Inmiddels zijn er zo’n twintig koeienboeren aangesloten bij het concept, maar er zijn aanzienlijk minder kippen- en geitenboeren bij Crowdbutching aangesloten. Hoe kan dat? “Eén koe geeft ongeveer net zoveel vlees als tweehonderd kippen. Dus je hebt meer boerderijen nodig voor koeien dan voor kippen”, legt Te Voortwis uit. Ook stelt hij dat de kippenboeren in Nederland werken met wat grotere volumes. Ondertussen doen boeren in Duitsland onderzoek naar het houden van kippen én koeien tegelijkertijd, in een soort ‘complementair systeem’ waarbij mobiele kippenhokken achter de koeien het land in gaan. Dan hebben meerdere boeren een kleine groep kippen en zou je met meerdere boeren kunnen samenwerken.
Honderdduizend klanten
In de afgelopen vijf jaar heeft het bedrijf meer dan honderdduizend klanten aan zich weten te binden in Nederland, Duitsland en Engeland. En dat zijn niet alleen klanten die eenmalig wat kopen, maar ook terug blijven komen. “We merken dat we doorgroeien en dat gaat naar tevredenheid.” De verkoop van het vlees is over het hele jaar stabiel. Alleen aan het begin van het barbecueseizoen is er een klein piekje te zien en met kerst weten meer klanten Crowdbutching te vinden. “Dan zorgen mensen ervoor dat ze goed vlees in huis hebben.”
Het bedrijf is sinds vorig jaar winstgevend, maar al het geld dat Te Voortwis aan winst maakt, wordt weer in het bedrijf gestoken. “Het doel is niet om winst te maken.” Vooralsnog is Te Voortwis in Nederland de enige onlinepartij die zijn vlees op deze manier aanbiedt. Er zijn wel boeren die zelf initiatieven opzetten. In Duitsland, waar Crowdbutching ook actief is, is de onlinemarkt nog veel minder ontwikkeld dan in Nederland, maar in Engeland heb je wel meer online-initiatieven die vergelijkbaar zijn met Koopeenkoe.nl. “Je merkt wel dat je daar te maken hebt met hele andere eet- en retailculturen. Daar zijn we nog wel op zoek naar een manier om voet aan de grond te krijgen.”

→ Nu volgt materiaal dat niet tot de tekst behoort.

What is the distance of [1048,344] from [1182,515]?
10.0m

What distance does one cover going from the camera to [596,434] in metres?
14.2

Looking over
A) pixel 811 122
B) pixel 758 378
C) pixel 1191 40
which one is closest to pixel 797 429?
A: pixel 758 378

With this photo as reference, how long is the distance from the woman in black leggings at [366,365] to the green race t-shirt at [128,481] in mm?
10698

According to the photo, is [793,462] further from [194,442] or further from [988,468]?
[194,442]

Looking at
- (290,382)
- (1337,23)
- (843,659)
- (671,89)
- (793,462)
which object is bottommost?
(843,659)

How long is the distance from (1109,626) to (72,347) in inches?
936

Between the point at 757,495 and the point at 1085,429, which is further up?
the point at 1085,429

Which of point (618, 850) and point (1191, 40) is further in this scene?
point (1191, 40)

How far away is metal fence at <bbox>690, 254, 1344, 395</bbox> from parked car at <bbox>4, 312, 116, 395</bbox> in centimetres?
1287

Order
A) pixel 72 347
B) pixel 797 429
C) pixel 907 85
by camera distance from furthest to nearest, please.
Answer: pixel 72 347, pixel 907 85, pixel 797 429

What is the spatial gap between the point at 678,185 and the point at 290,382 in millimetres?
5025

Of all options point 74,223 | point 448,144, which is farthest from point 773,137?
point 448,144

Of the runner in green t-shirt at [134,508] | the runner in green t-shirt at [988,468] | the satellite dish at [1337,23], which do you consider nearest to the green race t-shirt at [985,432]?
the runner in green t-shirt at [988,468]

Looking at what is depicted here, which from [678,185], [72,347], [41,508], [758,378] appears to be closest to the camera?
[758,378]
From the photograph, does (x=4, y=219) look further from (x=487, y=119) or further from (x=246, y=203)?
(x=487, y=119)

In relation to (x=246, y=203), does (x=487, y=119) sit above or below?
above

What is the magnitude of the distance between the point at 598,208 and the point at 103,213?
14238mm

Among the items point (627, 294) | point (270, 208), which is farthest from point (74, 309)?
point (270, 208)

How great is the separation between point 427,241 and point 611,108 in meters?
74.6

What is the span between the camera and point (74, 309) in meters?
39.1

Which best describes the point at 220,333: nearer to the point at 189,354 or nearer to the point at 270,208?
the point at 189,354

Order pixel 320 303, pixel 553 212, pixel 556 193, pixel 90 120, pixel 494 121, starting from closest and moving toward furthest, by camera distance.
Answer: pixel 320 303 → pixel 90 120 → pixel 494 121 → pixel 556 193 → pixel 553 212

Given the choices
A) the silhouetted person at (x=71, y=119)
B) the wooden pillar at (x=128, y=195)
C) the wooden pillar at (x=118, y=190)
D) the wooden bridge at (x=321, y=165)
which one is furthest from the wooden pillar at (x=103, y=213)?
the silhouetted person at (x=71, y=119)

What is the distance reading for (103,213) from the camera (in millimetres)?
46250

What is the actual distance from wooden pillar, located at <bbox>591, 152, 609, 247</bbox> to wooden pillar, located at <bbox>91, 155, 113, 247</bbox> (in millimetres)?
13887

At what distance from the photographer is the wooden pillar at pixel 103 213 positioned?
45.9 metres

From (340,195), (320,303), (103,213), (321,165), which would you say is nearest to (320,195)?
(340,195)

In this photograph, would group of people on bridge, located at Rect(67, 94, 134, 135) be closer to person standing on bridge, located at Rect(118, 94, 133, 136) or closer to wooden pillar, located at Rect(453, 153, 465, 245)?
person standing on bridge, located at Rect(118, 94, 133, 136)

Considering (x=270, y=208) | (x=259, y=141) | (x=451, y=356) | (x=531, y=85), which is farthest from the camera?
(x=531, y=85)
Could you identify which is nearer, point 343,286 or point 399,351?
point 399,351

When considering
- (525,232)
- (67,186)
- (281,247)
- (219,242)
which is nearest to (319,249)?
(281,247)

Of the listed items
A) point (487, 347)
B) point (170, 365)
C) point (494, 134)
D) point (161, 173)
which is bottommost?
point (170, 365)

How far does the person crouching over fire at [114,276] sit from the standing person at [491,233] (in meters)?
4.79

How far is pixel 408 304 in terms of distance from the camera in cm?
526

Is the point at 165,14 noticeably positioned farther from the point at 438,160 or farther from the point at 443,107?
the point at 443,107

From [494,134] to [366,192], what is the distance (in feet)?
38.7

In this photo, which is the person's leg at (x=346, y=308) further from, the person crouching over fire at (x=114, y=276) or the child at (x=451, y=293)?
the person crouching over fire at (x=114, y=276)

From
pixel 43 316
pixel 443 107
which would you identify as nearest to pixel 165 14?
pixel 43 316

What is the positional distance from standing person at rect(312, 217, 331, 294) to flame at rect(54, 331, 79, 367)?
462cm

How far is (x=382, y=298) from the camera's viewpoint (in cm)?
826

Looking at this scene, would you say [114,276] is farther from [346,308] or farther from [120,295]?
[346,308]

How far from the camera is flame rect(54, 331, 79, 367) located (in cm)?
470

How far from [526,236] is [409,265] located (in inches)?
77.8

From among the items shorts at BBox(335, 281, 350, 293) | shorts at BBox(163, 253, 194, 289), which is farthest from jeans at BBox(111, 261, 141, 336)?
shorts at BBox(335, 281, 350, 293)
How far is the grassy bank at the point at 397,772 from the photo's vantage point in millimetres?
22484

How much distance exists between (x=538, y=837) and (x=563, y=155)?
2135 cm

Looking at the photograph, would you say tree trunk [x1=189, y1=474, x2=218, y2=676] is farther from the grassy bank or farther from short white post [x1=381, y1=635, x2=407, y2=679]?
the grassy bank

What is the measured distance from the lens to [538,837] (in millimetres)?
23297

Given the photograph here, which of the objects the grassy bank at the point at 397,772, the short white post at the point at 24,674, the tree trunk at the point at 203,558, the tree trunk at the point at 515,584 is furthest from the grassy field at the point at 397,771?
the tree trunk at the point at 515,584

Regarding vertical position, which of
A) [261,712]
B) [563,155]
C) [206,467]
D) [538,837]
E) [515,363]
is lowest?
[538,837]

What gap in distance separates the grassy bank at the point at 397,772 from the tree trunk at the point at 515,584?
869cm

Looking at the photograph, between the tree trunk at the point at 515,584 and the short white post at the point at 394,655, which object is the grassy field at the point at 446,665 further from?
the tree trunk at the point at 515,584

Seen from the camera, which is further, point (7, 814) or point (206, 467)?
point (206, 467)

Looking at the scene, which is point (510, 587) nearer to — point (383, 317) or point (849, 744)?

De Crowdbutching-eigenaar hoopt over vijf jaar een goede stem te worden en blijven in de markt. Een stem die consumenten duidelijk maakt dat als we nog vlees willen blijven eten in de toekomst, we een aantal dingen radicaal anders gaan doen. “Daarvoor moet Crowdbutching nog een stuk groter worden, anders zijn we eigenlijk een soort grapje.” Dat wil Te Voortwis bewerkstelligen met de kanalen die hij nu inzet, online en met een direct-to-consumermodel zodat het vlees direct van de boer bij de eindgebruiker terechtkomt. “Ik denk dat wij gewoon rustig doorgroeien en dat we dingen niet forceren. En dat we als kleine niche in de markt een bepaald geluid blijven geven naar de rest van de vleessector.”